Jordan executes 11 after 8-year death penalty freeze
Eight years after Jordan suspended its death penalty, eleven death-row inmates convicted of murder were executed by hanging at dawn on Sunday, the Interior Ministry announced.
"The death sentences were issued by the country’s High Criminal Court over murder charges,” Interior Ministry spokesman Ziad Zubi said in a statement.
“The [11] were executed after the Court of Cassation ratified the verdicts and after meeting all the legal procedures stipulated in the Criminal Procedure Code,” Zubi said.
Authorities said the men were all Jordanians convicted on murder charges in 2005 and 2006.

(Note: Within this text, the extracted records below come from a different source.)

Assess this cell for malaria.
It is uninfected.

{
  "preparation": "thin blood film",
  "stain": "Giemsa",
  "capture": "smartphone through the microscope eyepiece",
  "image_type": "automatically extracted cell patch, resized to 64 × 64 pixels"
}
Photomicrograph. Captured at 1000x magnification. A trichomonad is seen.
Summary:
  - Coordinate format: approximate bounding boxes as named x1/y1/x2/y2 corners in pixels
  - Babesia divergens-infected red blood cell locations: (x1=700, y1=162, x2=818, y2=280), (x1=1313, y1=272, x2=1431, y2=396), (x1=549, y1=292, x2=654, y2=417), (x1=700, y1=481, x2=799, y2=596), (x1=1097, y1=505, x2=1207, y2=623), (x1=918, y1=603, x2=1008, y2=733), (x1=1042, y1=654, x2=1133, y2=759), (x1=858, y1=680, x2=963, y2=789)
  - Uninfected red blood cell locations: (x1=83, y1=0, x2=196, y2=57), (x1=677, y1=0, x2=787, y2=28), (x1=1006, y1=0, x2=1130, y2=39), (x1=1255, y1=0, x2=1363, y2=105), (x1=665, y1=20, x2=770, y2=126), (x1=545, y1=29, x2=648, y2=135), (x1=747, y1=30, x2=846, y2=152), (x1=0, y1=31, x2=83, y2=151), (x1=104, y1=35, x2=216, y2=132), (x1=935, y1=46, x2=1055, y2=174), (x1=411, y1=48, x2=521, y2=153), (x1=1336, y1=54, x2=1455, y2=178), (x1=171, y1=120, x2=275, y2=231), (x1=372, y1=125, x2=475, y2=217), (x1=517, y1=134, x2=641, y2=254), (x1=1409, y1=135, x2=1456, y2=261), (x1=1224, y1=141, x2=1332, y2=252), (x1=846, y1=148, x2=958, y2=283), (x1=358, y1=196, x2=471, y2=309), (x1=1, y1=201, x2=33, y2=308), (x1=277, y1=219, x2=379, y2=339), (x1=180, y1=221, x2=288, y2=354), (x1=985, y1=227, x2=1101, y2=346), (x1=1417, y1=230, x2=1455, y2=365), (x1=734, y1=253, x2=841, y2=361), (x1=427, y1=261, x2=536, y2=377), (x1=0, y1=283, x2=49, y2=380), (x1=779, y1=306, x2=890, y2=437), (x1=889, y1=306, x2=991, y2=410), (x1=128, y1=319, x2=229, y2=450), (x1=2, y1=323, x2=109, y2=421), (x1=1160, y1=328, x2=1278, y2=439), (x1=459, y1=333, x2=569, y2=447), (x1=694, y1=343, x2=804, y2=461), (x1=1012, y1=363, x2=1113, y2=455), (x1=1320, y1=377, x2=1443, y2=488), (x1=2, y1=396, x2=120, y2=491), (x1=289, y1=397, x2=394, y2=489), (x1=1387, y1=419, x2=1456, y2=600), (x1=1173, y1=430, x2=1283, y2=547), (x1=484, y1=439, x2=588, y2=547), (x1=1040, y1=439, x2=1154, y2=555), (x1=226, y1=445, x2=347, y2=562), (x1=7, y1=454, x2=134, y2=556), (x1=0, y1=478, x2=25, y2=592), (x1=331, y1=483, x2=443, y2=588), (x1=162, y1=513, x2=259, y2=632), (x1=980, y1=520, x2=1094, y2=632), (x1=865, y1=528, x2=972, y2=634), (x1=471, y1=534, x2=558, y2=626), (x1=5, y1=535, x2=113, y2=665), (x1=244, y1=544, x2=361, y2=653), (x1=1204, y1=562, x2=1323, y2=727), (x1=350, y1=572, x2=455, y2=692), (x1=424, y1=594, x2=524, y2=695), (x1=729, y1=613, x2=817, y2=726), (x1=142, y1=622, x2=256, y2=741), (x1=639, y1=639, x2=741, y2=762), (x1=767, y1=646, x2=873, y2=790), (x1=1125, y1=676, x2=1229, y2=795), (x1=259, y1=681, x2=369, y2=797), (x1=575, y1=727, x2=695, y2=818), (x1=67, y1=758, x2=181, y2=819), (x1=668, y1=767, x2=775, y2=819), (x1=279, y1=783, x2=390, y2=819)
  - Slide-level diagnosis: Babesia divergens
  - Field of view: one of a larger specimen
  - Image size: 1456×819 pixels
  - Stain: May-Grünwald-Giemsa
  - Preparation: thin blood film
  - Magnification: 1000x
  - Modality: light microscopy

Earlier this year, several Jordanian lawmakers called for unfreezing the implementation of capital punishment - suspended by King Abdullah II of Jordan in 2006 - in order to curb the recent rise in crime rates.
Before these executions, the Jordanian monarch has not signed off on any death penalty since 2006, which is a legal prerequisite for carrying out the sentence. Jordan’s last execution was in June 2006. Since then, 122 people have been sentenced to death and remain in prison.
Interior Minister Hussein Majali suggested recently that the death penalty freeze might end, saying there was a “major debate” in Jordan on the death penalty and that “the public believes that the rise in crime has been the result of the non-application” of capital punishment.
A number of countries in the Middle East continue to impose the death penalty for serious crimes, including Jordan’s neighbour Saudi Arabia, which has executed 83 people this year.
According to a report published by human rights group Amnesty International in March, China has carried out thousands of executions last year. Iran, Iraq, Saudi Arabia and the United States are in the top list for implementing capital punishment.